— What is expected —
Copy out the review of the Lenovo Mirage Solo headset below, word for word and in full.

— Document —
╔══

Lenovo’s new Mirage Solo with Google Daydream separates “good” VR from a glorified View-Master experience because of one thing: the ability to move. No, not turn your head as though locked in a brace, but actually kneel on the floor and feel as though you just put your head underwater to get a better look at a kelp bed below.
As the first stand-alone VR headset to let you do just that, without needing a gaming PC, console, or separate doohickeys and emitters, the Mirage Solo with Google Daydream almost aces it, despite a few key letdowns. But first let’s bask in its wireless six degrees of freedom.
What is 6DOF?
The secret sauce of the Mirage Solo, and what likely raises its cost over the competition, is its six degrees of freedom (variously abbreviated 6dof, 6DoF, or 6DOF; we’ve chosen the latter). In VR, tracking accuracy is critical to maintain the illusion. In most phone-based VR, as well as Facebook’s new Oculus Go, you get 3 degrees of freedom, which means you experience VR as though your head were locked in a brace. You can look left and right, up and down, and tilt your head. But if you duck under a tree branch in a game or video, nothing happens, because your body’s movement isn’t tracked.
To achieve 6DOF, the Mirage Solo uses two front-mounted cameras and data from multiple on-board motion and acceleration sensors. Duck out of the way of the a snowball or tree branch, and the image you see in the headset reacts to your movement.

╚══

— Recorded data —
╔══

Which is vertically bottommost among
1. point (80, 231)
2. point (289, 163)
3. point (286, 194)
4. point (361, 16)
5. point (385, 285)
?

╚══

— Result —
Lenovo’s new Mirage Solo with Google Daydream separates “good” VR from a glorified View-Master experience because of one thing: the ability to move. No, not turn your head as though locked in a brace, but actually kneel on the floor and feel as though you just put your head underwater to get a better look at a kelp bed below.
As the first stand-alone VR headset to let you do just that, without needing a gaming PC, console, or separate doohickeys and emitters, the Mirage Solo with Google Daydream almost aces it, despite a few key letdowns. But first let’s bask in its wireless six degrees of freedom.
What is 6DOF?
The secret sauce of the Mirage Solo, and what likely raises its cost over the competition, is its six degrees of freedom (variously abbreviated 6dof, 6DoF, or 6DOF; we’ve chosen the latter). In VR, tracking accuracy is critical to maintain the illusion. In most phone-based VR, as well as Facebook’s new Oculus Go, you get 3 degrees of freedom, which means you experience VR as though your head were locked in a brace. You can look left and right, up and down, and tilt your head. But if you duck under a tree branch in a game or video, nothing happens, because your body’s movement isn’t tracked.
To achieve 6DOF, the Mirage Solo uses two front-mounted cameras and data from multiple on-board motion and acceleration sensors. Duck out of the way of the a snowball or tree branch, and the image you see in the headset reacts to your movement.